[Source]
========

Whose idea was this anyway?
Historically, that’s easy. Nearly a century of bad ties and the wrong
cologne can be attributed to a woman named Sonora Smart Dodd of Spokane,
Wash. On a sunny Mother’s Day morn in 1909, Smarty was at church,
listening to a sermon about mothers and the importance thereof.
The Mother’s Day thing was only a few years old, having been started
by a Philadelphia woman named Anna M. Jarvis in 1907, in honor of her
mother, Anna Reese Jarvis -- why did these people have so many names? --
who crossed over in May of 1905.
Grab your bags, Edith, it’s back to Spokane. As Sonora the Smart
listened to that fateful Mother’s Day sermon, she became exceedingly
bummed -- and not just because her mother had passed away when she was a
little girl. Smarty had been raised by her father, Henry Jackson Smart
(again with the names) whom she worshiped.
It bothered her that there was a Day of the Mom, but not a Day of the
Dad. Ergo (Latin for “therefore”), since Hank’s birthday was in June,
Smarty organized a community “Father’s Celebration” on June 19, 1910.
People liked it. They liked it a lot. It grew like Topsy. In 1924,
Calvin Coolidge -- a profoundly humorless person -- proclaimed the third
Sunday in June “Father’s Day.” By the way, in those days, wearing roses
was a big deal for both men and women on Father’s Day. Red for living
dads and white for dads who were, well, not living.
So much for history. On to reality.
Let’s be honest. Mothers are what make the world go ‘round and
Mother’s Day is a major league big deal, as well it should be. Father’s
Day is very nice, but it’s an also-ran, a runner-up, a familial
footnote, the Boston Red Sox of “days.”
Father’s Day exists for one reason and one reason only -- the very
same reason that Sonora Smart Dodd, silly name and all, started the whole
thing -- sheer, unmitigated guilt.
On the Day of the Mom, everybody goes ga-ga with flowers and brunches
and gifts, yadda, yadda, yadda. A few days later, they slap their
foreheads and say “Uh oh. What about the old man? Oh yeah, there’s that
thing in June.”
Fine. We can deal with that. Not a problem. Real men don’t whine, even
when something is totally unfair and hurts our feelings, especially after
everything we’ve done and nobody even says thank you the other 364 days
of the year.

========

(Collection entries)
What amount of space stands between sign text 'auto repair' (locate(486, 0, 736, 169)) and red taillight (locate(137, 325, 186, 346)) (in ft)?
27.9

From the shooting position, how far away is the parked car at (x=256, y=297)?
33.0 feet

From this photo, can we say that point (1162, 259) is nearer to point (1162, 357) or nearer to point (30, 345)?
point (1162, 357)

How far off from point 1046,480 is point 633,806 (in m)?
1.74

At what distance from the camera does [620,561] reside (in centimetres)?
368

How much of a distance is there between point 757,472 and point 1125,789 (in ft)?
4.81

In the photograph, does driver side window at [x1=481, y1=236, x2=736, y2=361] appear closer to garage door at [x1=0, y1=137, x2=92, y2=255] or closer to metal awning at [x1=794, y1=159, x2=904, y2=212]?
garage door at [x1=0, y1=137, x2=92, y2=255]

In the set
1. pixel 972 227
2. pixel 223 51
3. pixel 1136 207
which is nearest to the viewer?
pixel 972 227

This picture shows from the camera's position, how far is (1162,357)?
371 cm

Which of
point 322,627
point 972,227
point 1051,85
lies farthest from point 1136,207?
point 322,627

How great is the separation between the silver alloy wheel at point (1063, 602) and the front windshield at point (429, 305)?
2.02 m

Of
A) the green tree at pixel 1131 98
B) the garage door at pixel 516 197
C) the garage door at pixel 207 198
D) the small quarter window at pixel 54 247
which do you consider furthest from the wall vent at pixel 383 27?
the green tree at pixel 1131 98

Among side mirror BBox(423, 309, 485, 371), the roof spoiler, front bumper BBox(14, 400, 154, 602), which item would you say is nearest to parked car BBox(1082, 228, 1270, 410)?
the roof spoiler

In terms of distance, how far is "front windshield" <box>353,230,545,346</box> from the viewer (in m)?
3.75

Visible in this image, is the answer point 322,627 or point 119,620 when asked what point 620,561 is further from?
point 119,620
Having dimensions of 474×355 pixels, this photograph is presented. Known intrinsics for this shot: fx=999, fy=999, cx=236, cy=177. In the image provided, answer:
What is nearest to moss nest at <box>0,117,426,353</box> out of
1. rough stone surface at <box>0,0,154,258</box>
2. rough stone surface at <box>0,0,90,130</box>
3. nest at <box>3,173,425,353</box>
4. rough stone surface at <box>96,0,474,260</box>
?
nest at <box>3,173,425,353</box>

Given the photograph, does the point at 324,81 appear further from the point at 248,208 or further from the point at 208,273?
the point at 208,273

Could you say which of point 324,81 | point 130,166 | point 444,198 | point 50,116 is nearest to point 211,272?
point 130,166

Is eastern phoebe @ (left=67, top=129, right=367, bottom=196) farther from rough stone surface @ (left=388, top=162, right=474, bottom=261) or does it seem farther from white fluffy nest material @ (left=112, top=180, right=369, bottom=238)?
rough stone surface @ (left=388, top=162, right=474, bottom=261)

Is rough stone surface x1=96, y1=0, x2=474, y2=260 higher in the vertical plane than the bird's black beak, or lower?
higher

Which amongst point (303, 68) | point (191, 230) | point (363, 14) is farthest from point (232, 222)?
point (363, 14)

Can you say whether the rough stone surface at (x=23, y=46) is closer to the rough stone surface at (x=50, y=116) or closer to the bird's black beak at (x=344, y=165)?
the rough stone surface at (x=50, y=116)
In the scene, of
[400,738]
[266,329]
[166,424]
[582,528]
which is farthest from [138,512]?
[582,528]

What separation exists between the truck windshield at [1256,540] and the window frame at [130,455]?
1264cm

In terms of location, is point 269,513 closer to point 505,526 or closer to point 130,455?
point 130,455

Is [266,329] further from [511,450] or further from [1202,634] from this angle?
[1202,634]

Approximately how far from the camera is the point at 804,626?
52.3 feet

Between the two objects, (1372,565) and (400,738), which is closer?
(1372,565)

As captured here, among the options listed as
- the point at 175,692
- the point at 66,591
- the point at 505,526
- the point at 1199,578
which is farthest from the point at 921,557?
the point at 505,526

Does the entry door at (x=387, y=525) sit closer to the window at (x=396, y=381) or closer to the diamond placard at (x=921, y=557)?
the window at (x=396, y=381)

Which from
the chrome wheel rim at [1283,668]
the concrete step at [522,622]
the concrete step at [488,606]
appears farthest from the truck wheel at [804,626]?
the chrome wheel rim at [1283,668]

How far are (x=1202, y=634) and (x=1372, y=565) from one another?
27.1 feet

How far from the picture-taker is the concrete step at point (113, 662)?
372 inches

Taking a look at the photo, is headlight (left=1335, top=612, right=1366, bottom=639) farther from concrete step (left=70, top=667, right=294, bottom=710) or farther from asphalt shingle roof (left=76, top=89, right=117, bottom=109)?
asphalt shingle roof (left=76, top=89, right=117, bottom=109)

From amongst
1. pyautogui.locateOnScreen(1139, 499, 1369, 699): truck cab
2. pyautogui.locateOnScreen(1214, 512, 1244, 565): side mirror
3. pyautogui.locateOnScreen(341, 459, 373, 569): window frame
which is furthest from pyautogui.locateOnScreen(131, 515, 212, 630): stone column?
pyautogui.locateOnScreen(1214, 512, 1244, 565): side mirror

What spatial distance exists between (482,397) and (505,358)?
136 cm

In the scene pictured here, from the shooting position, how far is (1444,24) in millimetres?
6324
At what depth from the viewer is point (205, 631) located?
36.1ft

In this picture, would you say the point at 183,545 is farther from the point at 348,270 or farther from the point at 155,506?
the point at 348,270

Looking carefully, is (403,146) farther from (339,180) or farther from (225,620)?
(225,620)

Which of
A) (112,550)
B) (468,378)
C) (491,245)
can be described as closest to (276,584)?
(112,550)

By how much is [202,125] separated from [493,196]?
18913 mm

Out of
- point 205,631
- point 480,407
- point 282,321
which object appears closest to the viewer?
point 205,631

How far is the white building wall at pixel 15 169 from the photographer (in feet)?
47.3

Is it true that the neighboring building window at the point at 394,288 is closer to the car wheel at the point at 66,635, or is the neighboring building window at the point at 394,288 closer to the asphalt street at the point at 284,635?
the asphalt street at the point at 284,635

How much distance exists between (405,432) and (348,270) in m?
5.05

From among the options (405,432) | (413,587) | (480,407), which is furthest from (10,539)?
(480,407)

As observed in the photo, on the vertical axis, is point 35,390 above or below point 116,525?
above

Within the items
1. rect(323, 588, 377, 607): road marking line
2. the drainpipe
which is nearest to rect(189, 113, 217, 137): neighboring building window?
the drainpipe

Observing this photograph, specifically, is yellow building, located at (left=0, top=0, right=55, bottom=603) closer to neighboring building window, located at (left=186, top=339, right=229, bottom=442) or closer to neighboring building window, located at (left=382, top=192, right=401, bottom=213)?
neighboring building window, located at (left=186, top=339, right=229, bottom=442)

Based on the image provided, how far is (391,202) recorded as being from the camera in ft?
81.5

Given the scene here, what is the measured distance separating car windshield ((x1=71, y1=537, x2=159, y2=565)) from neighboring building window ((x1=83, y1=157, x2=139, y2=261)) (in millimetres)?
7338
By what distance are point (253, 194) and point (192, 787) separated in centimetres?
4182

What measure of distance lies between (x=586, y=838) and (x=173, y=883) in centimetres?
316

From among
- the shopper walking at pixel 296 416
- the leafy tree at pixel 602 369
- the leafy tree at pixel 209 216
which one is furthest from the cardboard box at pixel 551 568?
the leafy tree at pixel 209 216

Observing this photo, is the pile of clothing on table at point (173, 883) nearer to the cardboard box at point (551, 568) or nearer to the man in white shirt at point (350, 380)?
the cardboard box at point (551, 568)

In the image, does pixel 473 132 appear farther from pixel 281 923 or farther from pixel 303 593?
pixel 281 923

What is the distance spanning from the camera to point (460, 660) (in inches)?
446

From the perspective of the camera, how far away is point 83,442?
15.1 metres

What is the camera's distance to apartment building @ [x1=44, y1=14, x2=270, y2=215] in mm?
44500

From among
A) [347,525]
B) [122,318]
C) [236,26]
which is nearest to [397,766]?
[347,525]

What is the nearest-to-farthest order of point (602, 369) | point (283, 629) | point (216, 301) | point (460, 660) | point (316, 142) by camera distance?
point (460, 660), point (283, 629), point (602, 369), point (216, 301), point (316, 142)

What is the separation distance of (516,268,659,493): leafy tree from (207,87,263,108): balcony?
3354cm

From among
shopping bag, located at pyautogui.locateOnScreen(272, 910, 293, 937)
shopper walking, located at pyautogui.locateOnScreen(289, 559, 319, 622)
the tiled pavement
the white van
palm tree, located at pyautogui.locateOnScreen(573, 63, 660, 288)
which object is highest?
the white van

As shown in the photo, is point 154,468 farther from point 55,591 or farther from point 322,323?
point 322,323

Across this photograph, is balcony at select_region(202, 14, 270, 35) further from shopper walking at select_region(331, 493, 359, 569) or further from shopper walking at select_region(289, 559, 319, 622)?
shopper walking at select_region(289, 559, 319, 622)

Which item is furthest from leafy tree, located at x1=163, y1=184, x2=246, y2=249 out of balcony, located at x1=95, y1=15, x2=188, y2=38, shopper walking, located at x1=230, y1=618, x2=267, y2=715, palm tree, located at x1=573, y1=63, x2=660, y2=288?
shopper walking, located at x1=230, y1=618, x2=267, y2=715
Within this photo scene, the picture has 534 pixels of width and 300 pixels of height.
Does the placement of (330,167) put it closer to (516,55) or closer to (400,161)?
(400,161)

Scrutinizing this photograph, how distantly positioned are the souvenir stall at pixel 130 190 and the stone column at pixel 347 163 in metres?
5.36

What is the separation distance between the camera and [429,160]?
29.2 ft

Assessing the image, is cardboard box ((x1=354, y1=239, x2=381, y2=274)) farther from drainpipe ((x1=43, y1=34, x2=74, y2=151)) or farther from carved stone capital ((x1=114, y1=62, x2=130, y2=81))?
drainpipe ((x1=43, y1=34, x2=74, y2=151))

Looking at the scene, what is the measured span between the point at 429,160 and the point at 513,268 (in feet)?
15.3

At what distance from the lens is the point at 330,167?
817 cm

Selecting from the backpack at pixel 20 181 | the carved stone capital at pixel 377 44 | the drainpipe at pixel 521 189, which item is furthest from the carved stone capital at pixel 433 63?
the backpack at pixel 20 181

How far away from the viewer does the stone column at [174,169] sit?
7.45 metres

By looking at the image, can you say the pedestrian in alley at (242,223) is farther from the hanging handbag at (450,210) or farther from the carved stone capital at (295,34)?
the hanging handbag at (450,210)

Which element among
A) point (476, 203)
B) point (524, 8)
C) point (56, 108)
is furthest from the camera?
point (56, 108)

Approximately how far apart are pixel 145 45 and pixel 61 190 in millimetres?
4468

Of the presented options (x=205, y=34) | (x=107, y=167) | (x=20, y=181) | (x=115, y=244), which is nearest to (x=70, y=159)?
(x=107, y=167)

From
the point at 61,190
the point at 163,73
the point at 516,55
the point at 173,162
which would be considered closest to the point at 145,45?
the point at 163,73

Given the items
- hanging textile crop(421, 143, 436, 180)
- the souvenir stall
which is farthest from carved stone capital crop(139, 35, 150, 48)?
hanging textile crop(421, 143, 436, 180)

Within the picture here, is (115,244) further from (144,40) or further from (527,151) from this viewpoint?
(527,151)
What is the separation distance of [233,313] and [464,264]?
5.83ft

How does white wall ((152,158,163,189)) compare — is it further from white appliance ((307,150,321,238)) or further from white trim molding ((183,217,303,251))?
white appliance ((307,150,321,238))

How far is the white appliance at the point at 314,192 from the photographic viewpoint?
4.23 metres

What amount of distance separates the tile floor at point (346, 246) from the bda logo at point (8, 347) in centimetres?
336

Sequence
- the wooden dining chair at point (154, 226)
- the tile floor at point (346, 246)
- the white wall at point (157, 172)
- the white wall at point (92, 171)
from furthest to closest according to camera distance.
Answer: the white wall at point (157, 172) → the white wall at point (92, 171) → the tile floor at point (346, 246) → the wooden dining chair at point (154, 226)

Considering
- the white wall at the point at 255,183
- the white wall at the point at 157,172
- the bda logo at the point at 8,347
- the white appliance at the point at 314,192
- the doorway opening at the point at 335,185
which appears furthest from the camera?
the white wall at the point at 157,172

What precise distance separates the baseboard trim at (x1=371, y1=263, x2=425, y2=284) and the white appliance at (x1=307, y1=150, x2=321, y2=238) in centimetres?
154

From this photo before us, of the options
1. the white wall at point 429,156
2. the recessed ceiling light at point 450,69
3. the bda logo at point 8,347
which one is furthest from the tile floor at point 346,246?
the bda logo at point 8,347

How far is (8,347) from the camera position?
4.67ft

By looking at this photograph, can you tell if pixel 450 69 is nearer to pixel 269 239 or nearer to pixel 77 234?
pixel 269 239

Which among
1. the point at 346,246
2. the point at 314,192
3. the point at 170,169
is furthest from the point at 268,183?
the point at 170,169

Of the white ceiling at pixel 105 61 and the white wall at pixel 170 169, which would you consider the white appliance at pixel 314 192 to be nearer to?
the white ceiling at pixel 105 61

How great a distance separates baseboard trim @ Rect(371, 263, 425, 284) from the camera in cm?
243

========

[Written task 1]
Do the following statements agree with the Father's Day piece? For each, answer yes or no and quote the words from the piece that settle it.
(a) Mother's Day was begun in 1907 to honor the founder's mother.
(b) The first community celebration for fathers took place in 1924.
(c) White roses were worn for fathers who were still alive.
[Written task 2] Could you pick up the Father's Day piece right after its last sentence and carry it forward?

[Expected output 1]
(a) Yes: "The Mother’s Day thing was only a few years old, having been started by a Philadelphia woman named Anna M. Jarvis in 1907, in honor of her mother"
(b) No: "Smarty organized a community “Father’s Celebration” on June 19, 1910."
(c) No: "Red for living dads and white for dads who were, well, not living."

[Expected output 2]
Don’t give it a second thought, really.
As a dues-paying member of the Father’s Union for more than 30 years,
I am painfully aware of our limitations. Fathers are like fire
extinguishers. Most of the time, you barely know they’re around. But when
you need one, there is no substitute.
Fathers are excellent for high things. If you need a high thing, they
are very handy. Mothers are OK for silverware and ice, but if you need
that bowl on the top shelf with the creamer, the love-bird salt and
pepper set and the gravy boat all jammed inside it, a father is what you
need.
Bug control is very important -- “Omigod, what is that? Get it!!” --
and, of course, lectures. I gave my share of the obligatory father
lectures over the years. But I could tell no one took them seriously.
Least of all our kids.
I did find some interesting, though totally meaningless, information
about this very special third Sunday in June. Someone with way, way, too
much time on their hands did a study of who calls, or doesn’t call, the
fathers of America on their big day. Men and women are each as likely to
call the old man as the other. The average Father’s Day caller is 33
(that’s depressing), married and a high school graduate.
How on Earth do they know this stuff? Does someone break in on
Father’s Day calls and say, “Excuse me, caller. How old are you?
Thirty-eight? Great, thanks, sorry to interrupt. Go ahead please.”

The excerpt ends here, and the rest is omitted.